• **Objective a**
Please lay out the entries as a Markdown table with the columns Row and Line. Include only everything from the line containing "Please arrange ridged" down to the final line of the entries, number each line, and leave out blank lines.

──────── Document segment ────────

Evaluation¶

Evaluation is built-in into FLoX and can be enabled by passing a ‘.csv’ filename path to the Controller:

flox_controller = TensorflowController(
    ...
    csv_filename="evaluation_data.csv",
    evaluate_individual_models=True
    ...
)

If evaluate_individual_models is True, FLoX will also get the loss and accuracy of every individual model what was trained on endpoints (note: currently individual model evaluation is only available for Tensorflow models. Support for PyTorch will be added too, and PRs implementing that are welcome).

Important Definitions:¶

“Endpoint” - borrowing from funcx,

an endpoint is a persistent service launched by the user on a compute system to serve as a conduit for executing functions on that computer. You can have multiple endpoints on the same physical device.

“Task” - task is an instance of a function invocation and its result. FLoX packages the

FL loop into a function that is then invoked on each provided endpoint. If you want to make use of multiple cores on your devices, FLoX can spin off multiple tasks on the same endpoint at the same time, using threading and multiprocessing.

“Round” - round is a single iteration of the Federated Learning loop consisting of model broadcasting,

model training, aggregation of weights, and evaluation (optional).

“Experiment” - experiment consists of one or multiple rounds of Federated Learning.

When you start .run_federated_learning, you have started an experiment that will last either until all FL rounds have been completed, an error has occured, or you manually stopped the experiment.

Recorded Attributes¶

As of now, these are the attributes that are being recorded by FLoX:

“experiment_id” - a user-provided id or an automatically assigned uuid for tracking the experiments
“experiment_name” - a user-provided name for the experiment (optional)
“experiment_description” - a user-provided description for the experiment (optional)
“experiment_executor” - executor that is used to facilitate execution of FL operations on the endpoints
“dataset_name” - dataset name
“data_source” - source of the data for FL training (“local”/”framework”). “local” means that the data was retrieved from a file stored locally. “framework” means that the data was retrieved from one of the default datasets such as keras.datasets.mnist)
“round_number” - the sequence of the FL round starting from index 0
“n_clients_provided” - how many endpoints the user provided in the endpoind_ids argument. The number of clients/endpoints that actually participated in the training can differ if the endpoints were not available
“n_tasks_retrieved” - how many tasks were completed during the corresponding round
“round_aggregated_accuracy” - accuracy of the aggregated model during the corresponding round, as per evaluation on the provided test data.

──────── Supplied material ────────

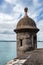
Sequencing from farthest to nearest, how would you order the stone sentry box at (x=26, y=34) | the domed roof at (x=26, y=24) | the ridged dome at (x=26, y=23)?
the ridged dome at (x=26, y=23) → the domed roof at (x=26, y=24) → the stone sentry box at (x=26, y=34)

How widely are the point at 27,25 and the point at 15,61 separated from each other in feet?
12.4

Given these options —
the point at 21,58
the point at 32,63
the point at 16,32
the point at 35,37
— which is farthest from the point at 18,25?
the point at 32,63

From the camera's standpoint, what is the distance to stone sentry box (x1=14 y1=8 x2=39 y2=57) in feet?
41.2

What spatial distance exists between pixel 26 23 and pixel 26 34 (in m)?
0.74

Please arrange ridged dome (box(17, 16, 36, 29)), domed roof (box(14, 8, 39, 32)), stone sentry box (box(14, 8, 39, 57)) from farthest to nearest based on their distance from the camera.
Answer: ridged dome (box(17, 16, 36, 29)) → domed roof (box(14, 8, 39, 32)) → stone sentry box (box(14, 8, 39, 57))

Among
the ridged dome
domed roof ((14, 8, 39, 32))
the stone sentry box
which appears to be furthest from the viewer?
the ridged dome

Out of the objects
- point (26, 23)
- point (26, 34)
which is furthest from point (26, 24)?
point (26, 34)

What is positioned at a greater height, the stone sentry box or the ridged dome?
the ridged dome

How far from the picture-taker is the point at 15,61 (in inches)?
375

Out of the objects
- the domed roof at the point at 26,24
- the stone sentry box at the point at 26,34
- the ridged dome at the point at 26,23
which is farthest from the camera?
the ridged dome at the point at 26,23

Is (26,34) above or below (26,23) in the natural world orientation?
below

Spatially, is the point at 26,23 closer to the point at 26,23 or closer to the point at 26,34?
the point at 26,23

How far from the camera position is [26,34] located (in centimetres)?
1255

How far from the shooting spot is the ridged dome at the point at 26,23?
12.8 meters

────────

• **Objective b**
Output everything from "If evaluate_individual_models is" down to "same physical device." in the FLoX evaluation page, word for word.

• **Full output a**
| Row | Line |
|---|---|
| 1 | Please arrange ridged dome (box(17, 16, 36, 29)), domed roof (box(14, 8, 39, 32)), stone sentry box (box(14, 8, 39, 57)) from farthest to nearest based on their distance from the camera. |
| 2 | Answer: ridged dome (box(17, 16, 36, 29)) → domed roof (box(14, 8, 39, 32)) → stone sentry box (box(14, 8, 39, 57)) |
| 3 | Among |
| 4 | the ridged dome |
| 5 | domed roof ((14, 8, 39, 32)) |
| 6 | the stone sentry box |
| 7 | which appears to be furthest from the viewer? |
| 8 | the ridged dome |
| 9 | Out of the objects |
| 10 | - point (26, 23) |
| 11 | - point (26, 34) |
| 12 | which is furthest from point (26, 24)? |
| 13 | point (26, 34) |
| 14 | What is positioned at a greater height, the stone sentry box or the ridged dome? |
| 15 | the ridged dome |
| 16 | How far from the picture-taker is the point at 15,61 (in inches)? |
| 17 | 375 |
| 18 | Out of the objects |
| 19 | - the domed roof at the point at 26,24 |
| 20 | - the stone sentry box at the point at 26,34 |
| 21 | - the ridged dome at the point at 26,23 |
| 22 | which is farthest from the camera? |
| 23 | the ridged dome at the point at 26,23 |
| 24 | Is (26,34) above or below (26,23) in the natural world orientation? |
| 25 | below |
| 26 | Spatially, is the point at 26,23 closer to the point at 26,23 or closer to the point at 26,34? |
| 27 | the point at 26,23 |
| 28 | How far from the camera position is [26,34] located (in centimetres)? |
| 29 | 1255 |
| 30 | How far from the shooting spot is the ridged dome at the point at 26,23? |
| 31 | 12.8 meters |

• **Full output b**
If evaluate_individual_models is True, FLoX will also get the loss and accuracy of every individual model what was trained on endpoints (note: currently individual model evaluation is only available for Tensorflow models. Support for PyTorch will be added too, and PRs implementing that are welcome).

Important Definitions:¶

“Endpoint” - borrowing from funcx,

an endpoint is a persistent service launched by the user on a compute system to serve as a conduit for executing functions on that computer. You can have multiple endpoints on the same physical device.